◆ 課題:
外科手術の異物遺残防止に関する記事のページで、「-」付きの箇条書きで並ぶ項目をすべて挙げること。

具体的事例から考える 外科手術に関するリスクアセスメント・1【新連載】
異物遺残をどう防ぐか
石川 雅彦
1
Masahiko ISHIKAWA
1
1公益社団法人地域医療振興協会 地域医療安全推進センター
pp.476-480
発行日 2015年4月20日
Published Date 2015/4/20
DOI https://doi.org/10.11477/mf.1407210716
- 有料閲覧
- 文献概要
- 1ページ目
- 参考文献
連載にあたって
医療安全推進にかかわるさまざまな施策の実施から10年以上が経過し,一定の成果が認められる状況となっているが,外科臨床におけるリスクマネジメントの重要性はますます増している.

◆ 提供情報:
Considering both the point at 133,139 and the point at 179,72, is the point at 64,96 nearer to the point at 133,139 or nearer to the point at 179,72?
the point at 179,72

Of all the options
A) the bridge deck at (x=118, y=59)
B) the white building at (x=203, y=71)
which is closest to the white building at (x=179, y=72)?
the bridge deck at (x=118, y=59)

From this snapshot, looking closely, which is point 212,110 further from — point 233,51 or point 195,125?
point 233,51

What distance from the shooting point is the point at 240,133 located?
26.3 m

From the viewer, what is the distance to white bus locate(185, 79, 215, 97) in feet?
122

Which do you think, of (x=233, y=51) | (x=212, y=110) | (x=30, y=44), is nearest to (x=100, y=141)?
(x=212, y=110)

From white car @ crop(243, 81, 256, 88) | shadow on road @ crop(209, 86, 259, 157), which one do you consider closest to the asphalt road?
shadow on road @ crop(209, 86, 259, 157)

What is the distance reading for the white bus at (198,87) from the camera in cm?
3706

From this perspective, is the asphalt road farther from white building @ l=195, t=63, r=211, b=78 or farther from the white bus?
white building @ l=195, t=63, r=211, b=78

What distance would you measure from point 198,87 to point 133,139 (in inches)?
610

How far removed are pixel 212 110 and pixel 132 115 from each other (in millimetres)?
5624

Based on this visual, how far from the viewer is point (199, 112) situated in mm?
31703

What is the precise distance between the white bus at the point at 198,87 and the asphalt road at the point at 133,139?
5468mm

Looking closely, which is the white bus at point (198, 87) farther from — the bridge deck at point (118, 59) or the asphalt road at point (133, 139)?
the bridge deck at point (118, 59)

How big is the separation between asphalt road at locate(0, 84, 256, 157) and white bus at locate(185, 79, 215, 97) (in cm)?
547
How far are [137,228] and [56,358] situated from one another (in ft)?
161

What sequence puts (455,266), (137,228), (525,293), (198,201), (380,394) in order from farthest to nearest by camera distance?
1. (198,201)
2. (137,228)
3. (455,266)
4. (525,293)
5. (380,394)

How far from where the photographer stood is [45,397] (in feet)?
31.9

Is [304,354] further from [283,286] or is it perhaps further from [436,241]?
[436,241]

◆ 解答:
有料閲覧、文献概要、1ページ目、参考文献